--- START ---

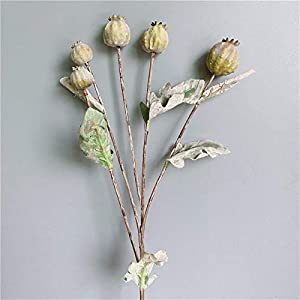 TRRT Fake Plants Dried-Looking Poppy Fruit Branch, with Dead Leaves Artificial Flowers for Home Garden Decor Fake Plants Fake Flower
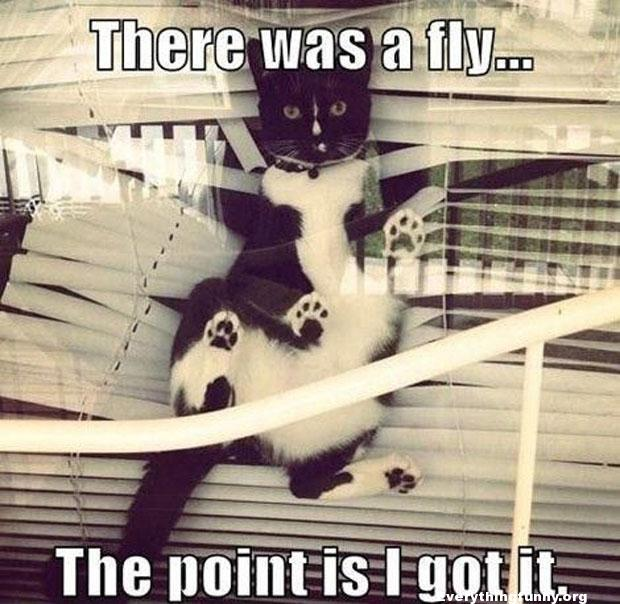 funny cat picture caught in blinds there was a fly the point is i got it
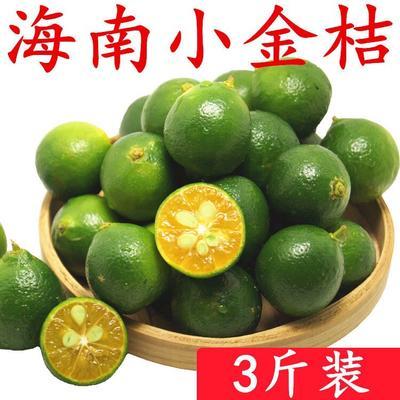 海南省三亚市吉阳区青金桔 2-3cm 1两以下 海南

--- END ---

◆ Problem requirements: The data above must be written out again without alteration, and the pictures in them must be excluded.

◆ Your solution:
 TRRT Fake Plants Dried-Looking Poppy Fruit Branch, with Dead Leaves Artificial Flowers for Home Garden Decor Fake Plants Fake Flower
 funny cat picture caught in blinds there was a fly the point is i got it
 海南省三亚市吉阳区青金桔 2-3cm 1两以下 海南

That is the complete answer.